(Beginning of QUOTED PASSAGE)

Citation
- Authors: Drosos Y. et al.
- Year: 2022
- Journal: Mol Cell 82 2472-2489.e8
- Applications: in vitro / shRNA and DNA cotransfection / PEIpro
- Cell type: 293-RTV
Method
To generate lentiviral particles, 293-RTV (ATCC) cells were co-transfected with an envelope plasmid (pVSVG), packaging vector (psPAX2), and shRNA, TET3G or SMARCB1 expression vectors with PEI Pro (Polysciences Inc.). The medium containing the lentiviral particles was harvested 48 and 72 h after transfection and centrifuged at 20,000 r.p.m. for 2h at 4 °C. Virus-containing pellets were resuspended in PBS and the viral titer was determined. 48 h after transduction, transduced cells were selected in the presence of 1 μg/mL puromycin.

(End of QUOTED PASSAGE)
(Beginning of DATA EXTRACTS)

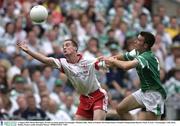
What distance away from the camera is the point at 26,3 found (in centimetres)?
2305

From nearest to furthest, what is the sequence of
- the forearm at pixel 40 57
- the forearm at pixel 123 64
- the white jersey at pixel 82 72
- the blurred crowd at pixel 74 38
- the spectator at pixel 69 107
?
1. the forearm at pixel 123 64
2. the forearm at pixel 40 57
3. the white jersey at pixel 82 72
4. the blurred crowd at pixel 74 38
5. the spectator at pixel 69 107

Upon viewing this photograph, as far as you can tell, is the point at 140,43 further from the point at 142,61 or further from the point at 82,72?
the point at 82,72

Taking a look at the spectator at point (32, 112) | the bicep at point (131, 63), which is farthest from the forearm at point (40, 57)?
the spectator at point (32, 112)

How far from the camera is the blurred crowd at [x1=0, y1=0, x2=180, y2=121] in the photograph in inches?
776

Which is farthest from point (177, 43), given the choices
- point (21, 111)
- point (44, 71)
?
point (21, 111)

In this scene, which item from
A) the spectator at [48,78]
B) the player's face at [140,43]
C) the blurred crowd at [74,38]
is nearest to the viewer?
the player's face at [140,43]

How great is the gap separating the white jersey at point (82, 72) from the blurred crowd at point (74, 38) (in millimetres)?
2769

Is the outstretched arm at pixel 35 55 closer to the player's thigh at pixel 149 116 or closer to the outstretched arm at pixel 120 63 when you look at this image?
the outstretched arm at pixel 120 63

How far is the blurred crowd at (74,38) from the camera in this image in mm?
19703

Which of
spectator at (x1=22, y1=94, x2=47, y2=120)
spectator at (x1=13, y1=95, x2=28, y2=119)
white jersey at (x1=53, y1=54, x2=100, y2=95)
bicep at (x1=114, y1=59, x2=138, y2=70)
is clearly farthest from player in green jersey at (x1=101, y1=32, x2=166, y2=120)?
spectator at (x1=13, y1=95, x2=28, y2=119)

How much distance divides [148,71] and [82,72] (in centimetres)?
116

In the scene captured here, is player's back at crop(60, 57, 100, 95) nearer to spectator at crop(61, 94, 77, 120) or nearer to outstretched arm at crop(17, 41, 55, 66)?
outstretched arm at crop(17, 41, 55, 66)

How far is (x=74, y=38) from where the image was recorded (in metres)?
22.5

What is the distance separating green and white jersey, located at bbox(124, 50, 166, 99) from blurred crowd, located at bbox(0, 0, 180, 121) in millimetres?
2923
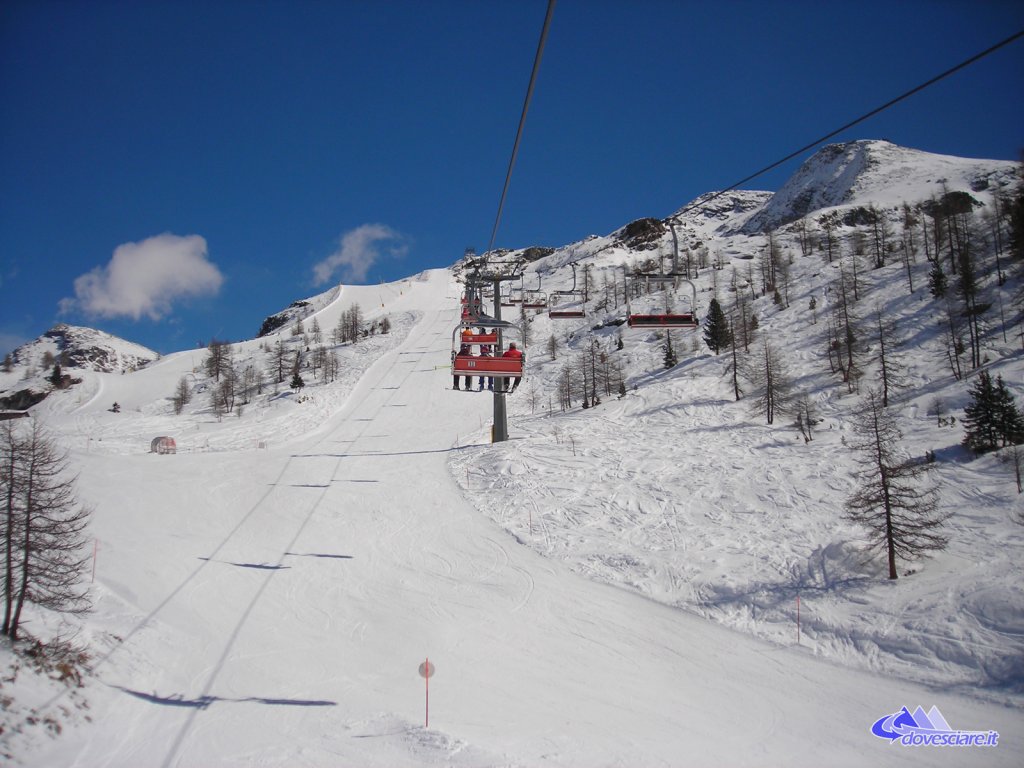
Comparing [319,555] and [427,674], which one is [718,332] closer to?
[319,555]

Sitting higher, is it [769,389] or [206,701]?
[769,389]

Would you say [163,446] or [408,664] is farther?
[163,446]

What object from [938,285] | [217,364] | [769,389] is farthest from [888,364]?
[217,364]

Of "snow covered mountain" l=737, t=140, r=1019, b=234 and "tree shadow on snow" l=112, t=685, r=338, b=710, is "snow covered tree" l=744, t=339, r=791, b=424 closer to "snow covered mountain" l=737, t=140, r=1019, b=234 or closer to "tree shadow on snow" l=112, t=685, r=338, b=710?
"tree shadow on snow" l=112, t=685, r=338, b=710

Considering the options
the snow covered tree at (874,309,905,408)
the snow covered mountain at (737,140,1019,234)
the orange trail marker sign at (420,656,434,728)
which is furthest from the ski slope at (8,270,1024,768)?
the snow covered mountain at (737,140,1019,234)

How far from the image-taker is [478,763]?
8.91 m

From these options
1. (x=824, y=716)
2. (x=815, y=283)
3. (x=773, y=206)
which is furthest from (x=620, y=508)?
(x=773, y=206)

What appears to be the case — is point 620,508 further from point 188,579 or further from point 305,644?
point 188,579

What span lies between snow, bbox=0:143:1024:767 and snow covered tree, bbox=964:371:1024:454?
1.08 metres

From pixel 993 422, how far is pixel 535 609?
24.7 meters

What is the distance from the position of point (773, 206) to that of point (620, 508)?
214 m

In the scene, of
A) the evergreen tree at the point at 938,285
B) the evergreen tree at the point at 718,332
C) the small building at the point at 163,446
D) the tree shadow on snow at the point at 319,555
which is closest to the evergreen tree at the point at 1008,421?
the evergreen tree at the point at 718,332
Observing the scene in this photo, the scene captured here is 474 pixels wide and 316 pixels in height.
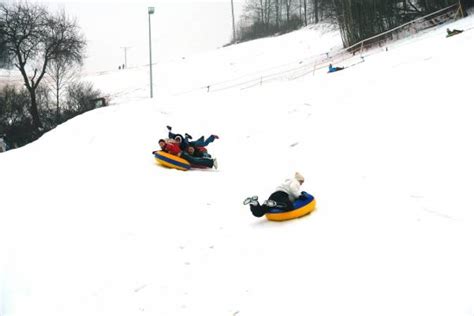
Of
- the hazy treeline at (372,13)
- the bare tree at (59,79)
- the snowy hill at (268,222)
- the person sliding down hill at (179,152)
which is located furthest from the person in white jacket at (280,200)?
the bare tree at (59,79)

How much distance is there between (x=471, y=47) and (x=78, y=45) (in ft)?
70.2

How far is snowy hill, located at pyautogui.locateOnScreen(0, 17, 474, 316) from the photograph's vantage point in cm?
300

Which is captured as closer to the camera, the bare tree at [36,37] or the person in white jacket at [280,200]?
the person in white jacket at [280,200]

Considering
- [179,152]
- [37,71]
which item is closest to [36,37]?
[37,71]

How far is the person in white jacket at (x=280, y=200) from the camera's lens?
4488 mm

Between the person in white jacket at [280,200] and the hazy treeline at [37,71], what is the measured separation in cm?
2104

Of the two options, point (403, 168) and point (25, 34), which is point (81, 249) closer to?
point (403, 168)

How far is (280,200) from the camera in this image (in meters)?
4.56

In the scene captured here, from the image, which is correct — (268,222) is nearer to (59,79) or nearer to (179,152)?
(179,152)

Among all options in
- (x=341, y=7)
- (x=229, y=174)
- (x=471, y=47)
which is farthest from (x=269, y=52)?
(x=229, y=174)

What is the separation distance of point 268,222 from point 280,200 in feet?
1.12

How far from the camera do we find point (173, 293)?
10.5 ft

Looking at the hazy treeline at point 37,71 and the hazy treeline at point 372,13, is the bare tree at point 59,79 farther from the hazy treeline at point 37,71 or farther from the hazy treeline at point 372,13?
the hazy treeline at point 372,13

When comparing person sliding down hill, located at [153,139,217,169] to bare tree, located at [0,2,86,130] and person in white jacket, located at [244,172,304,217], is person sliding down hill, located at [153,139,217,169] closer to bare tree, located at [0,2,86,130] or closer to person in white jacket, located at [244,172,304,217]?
person in white jacket, located at [244,172,304,217]
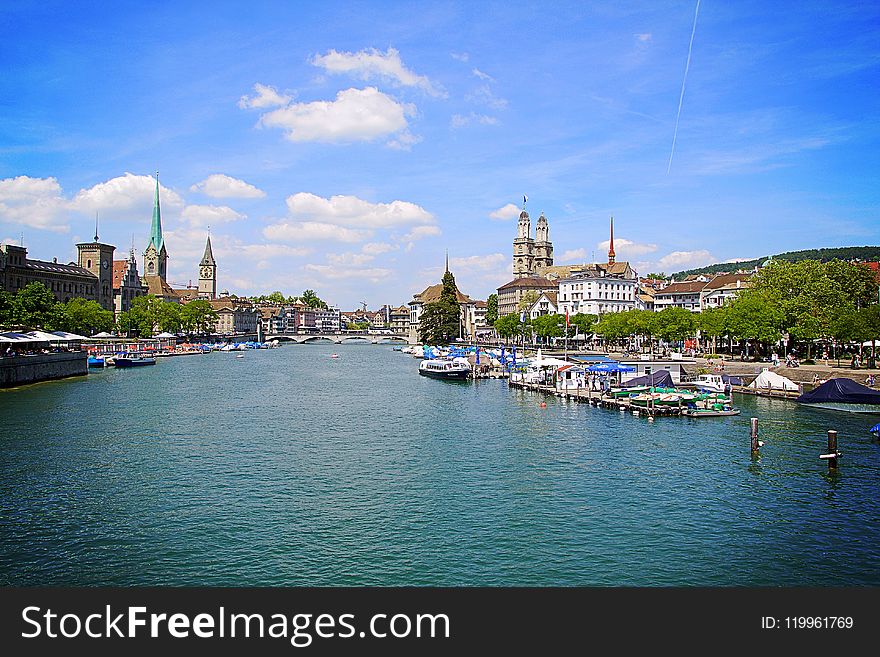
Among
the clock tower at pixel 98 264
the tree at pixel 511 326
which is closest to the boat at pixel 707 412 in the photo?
the tree at pixel 511 326

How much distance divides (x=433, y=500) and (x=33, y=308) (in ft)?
288

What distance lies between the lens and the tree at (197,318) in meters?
164

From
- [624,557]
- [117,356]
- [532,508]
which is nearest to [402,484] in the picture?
[532,508]

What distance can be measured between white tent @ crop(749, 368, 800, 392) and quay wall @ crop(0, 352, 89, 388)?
207 ft

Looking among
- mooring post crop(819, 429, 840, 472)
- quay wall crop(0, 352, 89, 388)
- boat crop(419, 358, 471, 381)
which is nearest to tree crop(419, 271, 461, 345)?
boat crop(419, 358, 471, 381)

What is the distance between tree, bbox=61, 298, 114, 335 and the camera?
120 meters

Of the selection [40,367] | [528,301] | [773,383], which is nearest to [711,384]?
[773,383]

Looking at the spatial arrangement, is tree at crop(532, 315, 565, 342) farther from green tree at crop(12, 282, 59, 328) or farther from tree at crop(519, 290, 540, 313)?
green tree at crop(12, 282, 59, 328)

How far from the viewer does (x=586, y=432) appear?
39188 millimetres

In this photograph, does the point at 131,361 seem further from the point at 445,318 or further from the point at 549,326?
the point at 549,326

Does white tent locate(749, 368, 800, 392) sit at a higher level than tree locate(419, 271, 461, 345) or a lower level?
lower

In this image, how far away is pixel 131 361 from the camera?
95.8 m

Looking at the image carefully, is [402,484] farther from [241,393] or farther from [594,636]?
[241,393]

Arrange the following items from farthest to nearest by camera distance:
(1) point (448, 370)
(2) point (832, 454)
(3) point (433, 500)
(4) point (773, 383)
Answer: (1) point (448, 370), (4) point (773, 383), (2) point (832, 454), (3) point (433, 500)
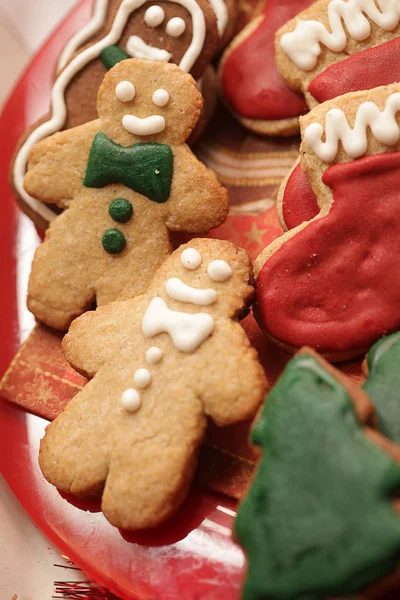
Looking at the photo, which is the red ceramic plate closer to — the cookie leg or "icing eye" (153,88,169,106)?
the cookie leg

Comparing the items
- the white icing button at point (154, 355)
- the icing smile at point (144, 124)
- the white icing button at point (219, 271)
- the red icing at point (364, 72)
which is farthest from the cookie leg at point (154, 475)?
the red icing at point (364, 72)

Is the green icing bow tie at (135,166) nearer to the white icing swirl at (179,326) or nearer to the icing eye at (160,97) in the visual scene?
the icing eye at (160,97)

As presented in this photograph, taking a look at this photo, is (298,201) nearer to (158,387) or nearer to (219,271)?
(219,271)

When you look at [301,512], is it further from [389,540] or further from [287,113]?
[287,113]

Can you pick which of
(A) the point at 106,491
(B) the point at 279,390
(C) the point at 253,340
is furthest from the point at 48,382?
(B) the point at 279,390

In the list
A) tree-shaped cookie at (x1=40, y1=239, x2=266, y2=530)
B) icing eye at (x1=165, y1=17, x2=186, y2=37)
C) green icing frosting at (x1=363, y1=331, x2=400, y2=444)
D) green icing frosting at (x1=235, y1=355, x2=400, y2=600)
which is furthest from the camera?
icing eye at (x1=165, y1=17, x2=186, y2=37)

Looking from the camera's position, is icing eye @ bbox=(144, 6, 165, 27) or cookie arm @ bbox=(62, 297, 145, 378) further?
icing eye @ bbox=(144, 6, 165, 27)

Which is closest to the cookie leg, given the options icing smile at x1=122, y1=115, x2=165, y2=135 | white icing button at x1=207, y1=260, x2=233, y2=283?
white icing button at x1=207, y1=260, x2=233, y2=283
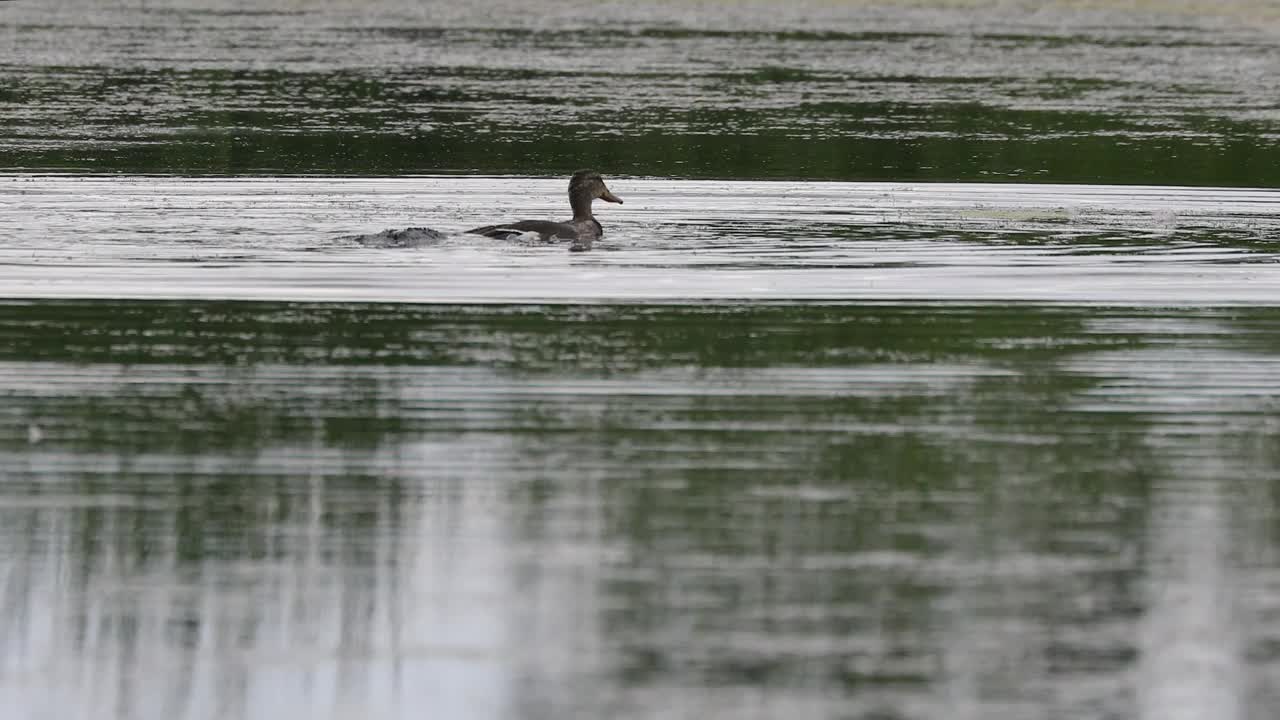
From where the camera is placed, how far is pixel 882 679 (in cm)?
722

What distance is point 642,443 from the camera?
1030cm

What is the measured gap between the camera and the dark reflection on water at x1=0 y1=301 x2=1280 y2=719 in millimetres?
7227

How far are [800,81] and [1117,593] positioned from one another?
1255 inches

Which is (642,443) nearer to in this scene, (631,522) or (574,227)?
(631,522)

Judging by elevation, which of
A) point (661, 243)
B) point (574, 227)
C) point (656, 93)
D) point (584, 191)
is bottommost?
point (661, 243)

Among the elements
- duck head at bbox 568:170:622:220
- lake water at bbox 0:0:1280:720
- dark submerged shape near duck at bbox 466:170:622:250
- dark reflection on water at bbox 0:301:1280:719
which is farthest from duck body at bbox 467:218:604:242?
dark reflection on water at bbox 0:301:1280:719

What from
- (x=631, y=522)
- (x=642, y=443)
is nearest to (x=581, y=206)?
(x=642, y=443)

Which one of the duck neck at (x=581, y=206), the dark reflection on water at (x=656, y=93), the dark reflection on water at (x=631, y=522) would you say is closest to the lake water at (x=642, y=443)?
the dark reflection on water at (x=631, y=522)

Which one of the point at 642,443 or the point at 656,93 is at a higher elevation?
the point at 656,93

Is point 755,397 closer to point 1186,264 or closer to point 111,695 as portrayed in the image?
point 111,695

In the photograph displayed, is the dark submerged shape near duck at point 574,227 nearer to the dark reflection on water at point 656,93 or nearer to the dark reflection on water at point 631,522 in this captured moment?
the dark reflection on water at point 631,522

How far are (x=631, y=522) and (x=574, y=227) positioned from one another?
9817 mm

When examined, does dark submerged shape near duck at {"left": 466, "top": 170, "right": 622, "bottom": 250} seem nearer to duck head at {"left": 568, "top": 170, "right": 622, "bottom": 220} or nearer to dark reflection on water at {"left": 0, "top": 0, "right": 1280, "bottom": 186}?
duck head at {"left": 568, "top": 170, "right": 622, "bottom": 220}

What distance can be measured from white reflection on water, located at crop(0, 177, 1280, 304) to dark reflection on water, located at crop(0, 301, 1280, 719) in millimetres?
2092
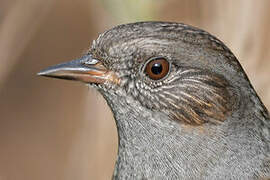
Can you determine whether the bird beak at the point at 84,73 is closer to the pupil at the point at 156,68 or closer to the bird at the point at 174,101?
the bird at the point at 174,101

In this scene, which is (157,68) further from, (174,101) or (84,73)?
(84,73)

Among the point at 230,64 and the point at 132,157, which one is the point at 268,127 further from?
the point at 132,157

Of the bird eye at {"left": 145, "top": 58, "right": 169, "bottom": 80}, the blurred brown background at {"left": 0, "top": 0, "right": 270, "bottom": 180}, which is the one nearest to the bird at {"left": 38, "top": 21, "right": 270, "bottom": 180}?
the bird eye at {"left": 145, "top": 58, "right": 169, "bottom": 80}

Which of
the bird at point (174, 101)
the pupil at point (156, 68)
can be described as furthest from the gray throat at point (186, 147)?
the pupil at point (156, 68)

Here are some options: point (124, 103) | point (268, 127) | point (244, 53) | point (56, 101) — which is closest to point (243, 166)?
point (268, 127)

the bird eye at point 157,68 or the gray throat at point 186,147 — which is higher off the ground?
the bird eye at point 157,68

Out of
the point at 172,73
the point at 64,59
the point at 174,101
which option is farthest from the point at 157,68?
the point at 64,59

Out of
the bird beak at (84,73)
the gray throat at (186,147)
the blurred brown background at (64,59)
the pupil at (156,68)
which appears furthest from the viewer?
the blurred brown background at (64,59)
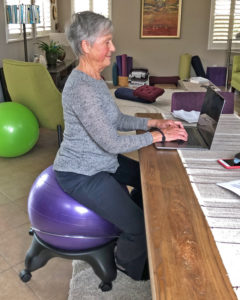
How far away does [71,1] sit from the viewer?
6.77 m

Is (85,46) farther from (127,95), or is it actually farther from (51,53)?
(51,53)

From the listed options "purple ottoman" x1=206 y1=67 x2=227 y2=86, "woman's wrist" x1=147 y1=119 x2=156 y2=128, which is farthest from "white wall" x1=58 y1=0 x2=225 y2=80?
"woman's wrist" x1=147 y1=119 x2=156 y2=128

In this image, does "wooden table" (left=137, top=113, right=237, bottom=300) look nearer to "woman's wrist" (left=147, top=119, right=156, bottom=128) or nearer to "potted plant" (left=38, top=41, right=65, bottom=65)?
"woman's wrist" (left=147, top=119, right=156, bottom=128)

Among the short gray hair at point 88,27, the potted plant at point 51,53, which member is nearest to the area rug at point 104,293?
the short gray hair at point 88,27

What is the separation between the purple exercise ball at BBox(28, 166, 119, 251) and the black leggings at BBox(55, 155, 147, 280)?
5 centimetres

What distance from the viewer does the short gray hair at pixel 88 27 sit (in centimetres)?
129

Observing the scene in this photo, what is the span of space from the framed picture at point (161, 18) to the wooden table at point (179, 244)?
629 centimetres

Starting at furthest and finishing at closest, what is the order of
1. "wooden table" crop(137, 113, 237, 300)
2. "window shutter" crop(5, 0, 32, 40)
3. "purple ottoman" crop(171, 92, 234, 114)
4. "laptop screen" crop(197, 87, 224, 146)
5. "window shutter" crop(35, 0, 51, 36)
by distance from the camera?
"window shutter" crop(35, 0, 51, 36)
"window shutter" crop(5, 0, 32, 40)
"purple ottoman" crop(171, 92, 234, 114)
"laptop screen" crop(197, 87, 224, 146)
"wooden table" crop(137, 113, 237, 300)

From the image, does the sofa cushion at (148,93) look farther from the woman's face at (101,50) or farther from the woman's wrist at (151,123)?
the woman's face at (101,50)

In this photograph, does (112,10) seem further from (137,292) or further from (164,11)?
(137,292)

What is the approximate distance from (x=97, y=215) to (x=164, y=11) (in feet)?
20.4

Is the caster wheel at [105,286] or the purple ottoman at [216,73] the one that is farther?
the purple ottoman at [216,73]

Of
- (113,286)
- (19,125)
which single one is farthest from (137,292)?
(19,125)

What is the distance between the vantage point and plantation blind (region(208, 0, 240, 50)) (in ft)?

(End of DATA EXTRACTS)

### ACTIVITY LIST
• A. In the lentiviral method text, what concentration of puromycin was used to select transduced cells?
• B. Carry on the lentiviral method text from where it stops.

### RESPONSES BY ITEM NUMBER
• A. 1 μg/mL

• B.
Abstract
Disruption of antagonism between SWI/SNF chromatin remodelers and polycomb repressor complexes drives the formation of numerous cancer types. Recently, an inhibitor of the polycomb protein EZH2 was approved for the treatment of a sarcoma mutant in the SWI/SNF subunit SMARCB1, but resistance occurs. Here, we performed CRISPR screens in SMARCB1-mutant rhabdoid tumor cells to identify genetic contributors to SWI/SNF-polycomb antagonism and potential resistance mechanisms. We found that loss of the H3K36 methyltransferase NSD1 caused resistance to EZH2 inhibition. We show that NSD1 antagonizes polycomb via cooperation with SWI/SNF and identify co-occurrence of NSD1 inactivation in SWI/SNF-defective cancers, indicating in vivo relevance. We demonstrate that H3K36me2 itself has an essential role in the activation of polycomb target genes as inhibition of the H3K36me2 demethylase KDM2A restores the efficacy of EZH2 inhibition in SWI/SNF-deficient cells lacking NSD1. Together our data expand the mechanistic understanding of SWI/SNF and polycomb interplay and identify NSD1 as the key for coordinating this transcriptional control.